(computer graphics and traditional painting techniques)
A Master of Fine Arts Thesis Exhibit by Iyke Aghanya
International Center, University of the Philippines,
Diliman Campus.
26th - 30th March, 2001.
ARTIST'S STATEMENT
For
many, Computer Graphics is rapidly becoming the preferred medium to produce
poster designs. With a mouse, appropriate software and hardware, monitor,
a scanner and a laser printer, one can control a project from start to finish.
Painting at the same time, is a visual medium, which the artist describes
as a static medium (i.e. it can only show snapshots), but it can be enhanced
by stylistic elements of a metalanguage to produce the visual impression of
dynamics. The viewer's imagination is asked to interpret these symbols and
to change the meaning of objects actually shown.
Traditional mediums have always evolved alongside, and in response to computer
technology. They are different angles of human development, but are entwined
because they both reflect human ingenuity and expression. This study recognizes
the dynamic relationship that one can never exhaust exploring its various
possibilities. Even though a method which describes a way to generate interactively
a computer painting with brush strokes from a natural or synthetic picture
has been developed, this computer generated technique does not still give
the work that "real" look, that a paintbrush would give to an art work. The
pressure of the brush, the velocity, the thickness, the direction, the characteristics
of the paper or canvas, the opacity of the bristles and the color deviation
of the computer-generated brush strokes can never match or suppress that of
the traditional paintbrush. The study acknowledges the fact that artists can
build their worlds according to existing laws, but they can also set up their
worlds according to their own laws, by laying out the germ and watching what
evolves from it.
Social commentaries through graphic arts have a long and turbulent history
that stretches far back over the centuries, and shadows developments in print
technology. Various social commentaries like political cartooning, poster
designs, graffiti and other forms of agitation in current usage all have roots
in the very distant past. A poster can be of any size. A postage stamp is
a miniature poster; and a spectacular sign the length of a city block, like
those in Times Square in New York, is also a poster.

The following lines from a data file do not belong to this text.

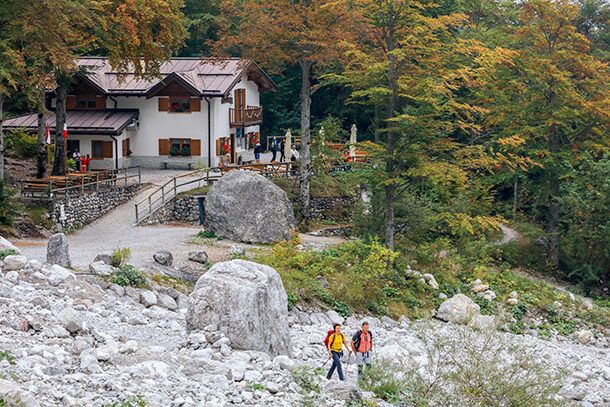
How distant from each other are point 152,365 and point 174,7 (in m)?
25.2

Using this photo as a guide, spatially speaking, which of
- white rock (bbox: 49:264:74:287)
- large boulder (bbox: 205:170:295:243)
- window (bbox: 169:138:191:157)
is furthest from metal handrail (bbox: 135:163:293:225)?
white rock (bbox: 49:264:74:287)

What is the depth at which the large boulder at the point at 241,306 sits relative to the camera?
1795cm

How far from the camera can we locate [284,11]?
3731 centimetres

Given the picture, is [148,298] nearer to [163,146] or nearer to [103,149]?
[103,149]

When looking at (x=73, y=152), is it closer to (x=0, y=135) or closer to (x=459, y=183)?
(x=0, y=135)

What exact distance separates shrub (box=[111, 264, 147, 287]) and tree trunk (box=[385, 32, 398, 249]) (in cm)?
1151

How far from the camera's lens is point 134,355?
16.3 metres

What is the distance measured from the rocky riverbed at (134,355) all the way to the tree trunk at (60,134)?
728 inches

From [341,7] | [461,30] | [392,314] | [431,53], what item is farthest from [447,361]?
[461,30]

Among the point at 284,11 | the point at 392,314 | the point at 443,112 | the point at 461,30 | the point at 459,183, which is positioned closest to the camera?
the point at 392,314

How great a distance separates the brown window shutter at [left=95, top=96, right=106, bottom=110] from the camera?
50.0 m

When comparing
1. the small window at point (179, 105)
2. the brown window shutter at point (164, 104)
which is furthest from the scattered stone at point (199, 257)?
the brown window shutter at point (164, 104)

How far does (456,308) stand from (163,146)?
26055mm

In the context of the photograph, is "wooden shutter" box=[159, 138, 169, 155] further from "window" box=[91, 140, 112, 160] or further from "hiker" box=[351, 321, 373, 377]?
"hiker" box=[351, 321, 373, 377]
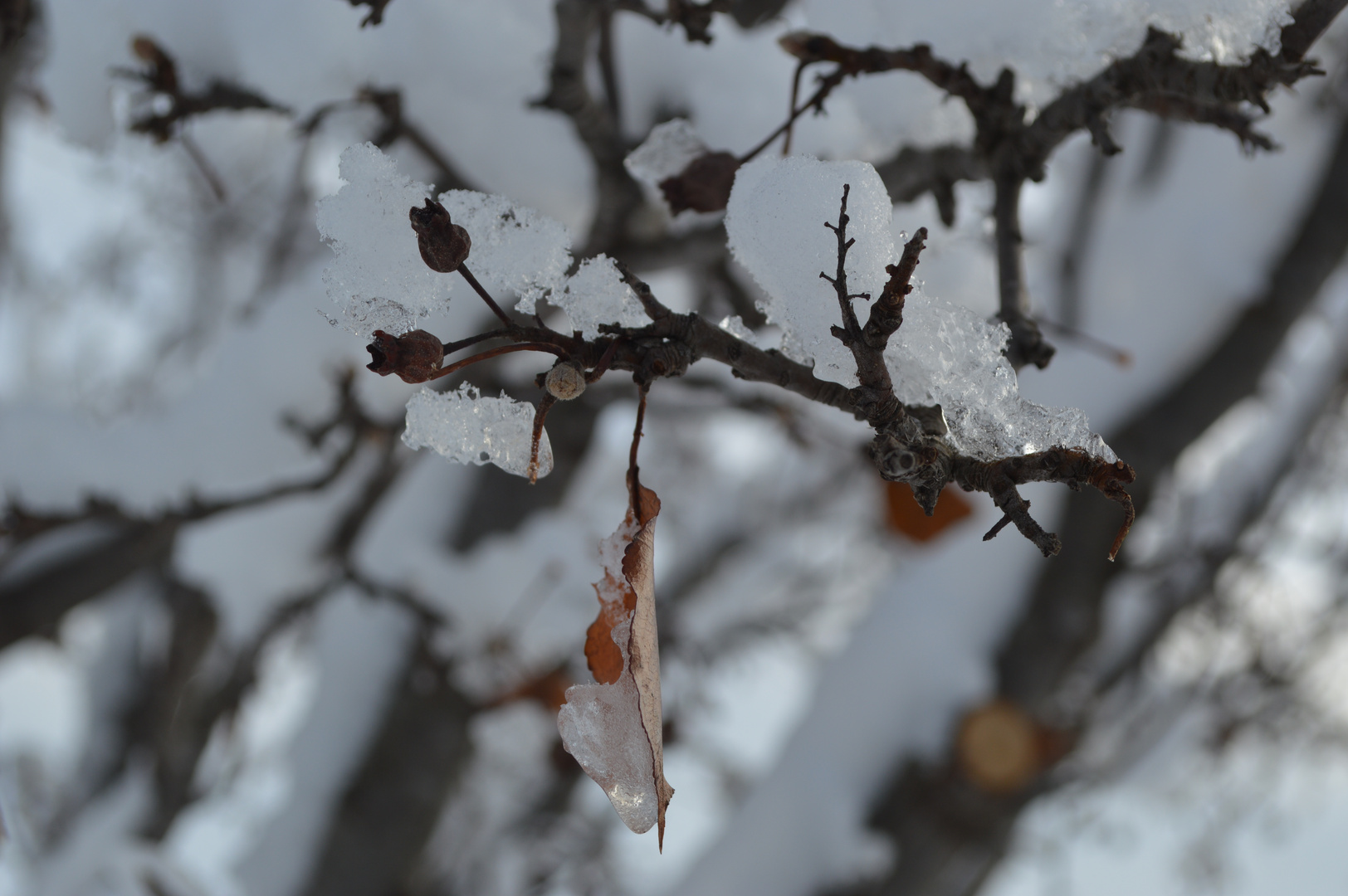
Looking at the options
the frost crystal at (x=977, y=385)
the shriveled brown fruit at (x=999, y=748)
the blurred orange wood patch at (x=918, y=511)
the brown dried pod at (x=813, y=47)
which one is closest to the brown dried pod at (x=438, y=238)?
the frost crystal at (x=977, y=385)

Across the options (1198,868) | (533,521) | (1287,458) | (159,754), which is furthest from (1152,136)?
(1198,868)

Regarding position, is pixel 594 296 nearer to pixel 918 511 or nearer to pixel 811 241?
pixel 811 241

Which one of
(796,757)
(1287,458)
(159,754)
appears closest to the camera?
(796,757)

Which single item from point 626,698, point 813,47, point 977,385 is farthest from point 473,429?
point 813,47

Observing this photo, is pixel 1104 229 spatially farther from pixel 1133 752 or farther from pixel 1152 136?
pixel 1133 752

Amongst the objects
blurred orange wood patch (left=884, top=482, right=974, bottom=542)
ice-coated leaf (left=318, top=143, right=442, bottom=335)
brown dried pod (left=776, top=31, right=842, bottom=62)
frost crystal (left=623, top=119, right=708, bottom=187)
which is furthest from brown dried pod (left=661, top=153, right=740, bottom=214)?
blurred orange wood patch (left=884, top=482, right=974, bottom=542)

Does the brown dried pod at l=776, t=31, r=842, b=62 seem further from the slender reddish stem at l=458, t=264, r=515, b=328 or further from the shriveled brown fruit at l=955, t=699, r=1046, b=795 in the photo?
the shriveled brown fruit at l=955, t=699, r=1046, b=795
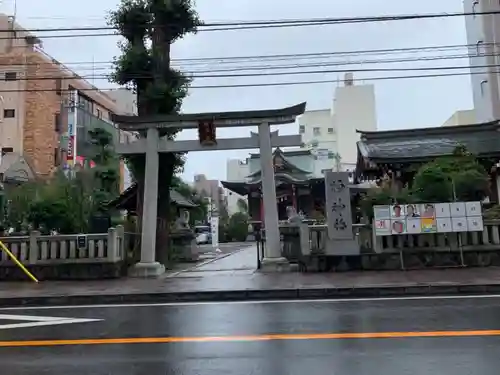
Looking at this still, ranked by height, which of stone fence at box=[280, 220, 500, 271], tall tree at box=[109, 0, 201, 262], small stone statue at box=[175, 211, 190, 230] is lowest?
stone fence at box=[280, 220, 500, 271]

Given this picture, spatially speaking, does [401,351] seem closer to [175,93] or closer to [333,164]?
[175,93]

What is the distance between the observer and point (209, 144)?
48.3ft

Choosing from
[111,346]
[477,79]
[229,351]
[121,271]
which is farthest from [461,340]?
[477,79]

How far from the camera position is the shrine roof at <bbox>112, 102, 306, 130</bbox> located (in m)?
14.7

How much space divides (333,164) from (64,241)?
1902 inches

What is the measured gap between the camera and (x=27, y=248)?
14.6 meters

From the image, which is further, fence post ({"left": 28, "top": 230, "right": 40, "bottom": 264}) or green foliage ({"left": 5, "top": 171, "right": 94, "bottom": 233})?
green foliage ({"left": 5, "top": 171, "right": 94, "bottom": 233})

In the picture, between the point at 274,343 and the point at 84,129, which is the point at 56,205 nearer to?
the point at 274,343

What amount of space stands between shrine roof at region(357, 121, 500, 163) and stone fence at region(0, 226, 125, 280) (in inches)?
434

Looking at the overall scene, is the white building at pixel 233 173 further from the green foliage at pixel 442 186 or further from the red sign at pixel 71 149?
the green foliage at pixel 442 186

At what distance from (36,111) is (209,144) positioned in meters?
32.4

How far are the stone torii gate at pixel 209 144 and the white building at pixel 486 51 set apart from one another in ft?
77.7

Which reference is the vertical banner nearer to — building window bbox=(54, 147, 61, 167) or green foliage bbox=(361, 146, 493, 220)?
building window bbox=(54, 147, 61, 167)

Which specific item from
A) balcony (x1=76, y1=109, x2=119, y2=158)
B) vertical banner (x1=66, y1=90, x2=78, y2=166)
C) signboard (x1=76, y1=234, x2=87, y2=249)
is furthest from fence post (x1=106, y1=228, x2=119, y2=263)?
balcony (x1=76, y1=109, x2=119, y2=158)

The relationship between humans and their tools are very complex. Using tools,
we have been able to transform the physical world by developing cities, building
bridges and constructing motorways. Through these endeavors, there has developed
an awareness that the world is malleable (i.e. capable of being altered or
controlled by outside forces or influences), and from this awareness there
has grown a visual culture of tremendous depth and texture. The tools have
become more sophisticated- and the development of the computer provides perhaps
the greatest opportunity yet to initiate overwhelming change. The importance
of these "old" tools is indisputable though, as they are means by which Western
visual culture has been created.
The emphasis in this study is to identify the advantages in merging the use
of Computer Graphics and Traditional Painting techniques in producing poster
designs. This way, the poster will not just serve as a communicative medium
but also as a work of Art (in terms of its aesthetic qualities).